Originally published in the Boulder Daily Camera and the Longmont Daily Times-Call.

Mick Jagger, the wise old sage, said that you can’t always get what you want.  But if you try sometimes, well you might find, you get what you need.

But what if I want what I want?  I’ve been thinking about this lately. Businesses often find themselves advising customers and clients concerning what they need to accomplish their goals. However, all too often, businesses and organizations don’t first listen to what people really want before telling them what they need.

The other day I was warming up before my morning run and I heard a personal trainer nearby talking with a client. She was telling him that he needed to do more of a certain exercise. The man was telling the trainer that his doctor didn’t want him to do this exercise, but the trainer kept saying, “no pain, no gain.”  Finally the man stopped doing what he was doing and said, “Look, I just had an MRI and my doctor told me not to do this type of activity!”  The trainer seemed surprised and said, “Well why didn’t you tell me?”  Obviously, she just wasn’t listening.

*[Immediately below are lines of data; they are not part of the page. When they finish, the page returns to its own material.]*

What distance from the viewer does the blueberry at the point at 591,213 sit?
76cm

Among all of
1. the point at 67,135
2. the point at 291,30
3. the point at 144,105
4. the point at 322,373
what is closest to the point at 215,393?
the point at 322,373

Listening to our customers and clients is not only respectful, it’s essential if you really want to meet their wants, needs and desires. No one wants to be told what they need, or should do, without someone listening to them first. This is how relationships are built. And, relationships are everything.

Only by understanding what other people want, and how they perceive their situation, will we be able to assist them in an valuable way. Some may express a desire for something that isn’t possible. But only through active listening will you be able to help determine what is possible, what alternatives exist, and how to best support them.

Those engaged in marketing efforts must keep this in mind at all times. If you don’t understand where your target audiences are coming from, you won’t effectively reach them where they are.  Providing choices, alternatives and solutions is what successful businesses and organizations do. Failure to recognize this ensures that relationships are never developed, engagement doesn’t occur, and people will seek assistance elsewhere.

I experienced this when I was looking for services for my own business. I had many different people telling me what I need, but very few listened to what I hoped to accomplish.

The Harvard Business Review published an interesting article based on significant research that tried to identify what effective listening actually looks like. Among their findings was the following:

Good listening is much more than being silent while the other person talks. To the contrary, people perceive the best listeners to be those who periodically ask questions that promote discovery and insight.

Good listening included interactions that build a person’s self-esteem. The best listeners made the conversation a positive experience for the other party, which doesn’t happen when the listener is passive (or, for that matter, critical!).  Listening only to identify key points for debate isn’t effective.

Good listening was seen as a cooperative conversation. In these interactions, feedback flowed smoothly in both directions with neither party becoming defensive about comments the other made.

Good listeners tended to make suggestions. Good listening invariably included some feedback provided in a way others would accept and that opened up alternative paths to consider.

With so much discussion taking place concerning the importance of building relationships, achieving engagement, and ultimately building loyalty, it’s somewhat surprising that so little effective listening actually takes place. So, remember, Mick isn’t always right. Sometimes people should get what they want – period.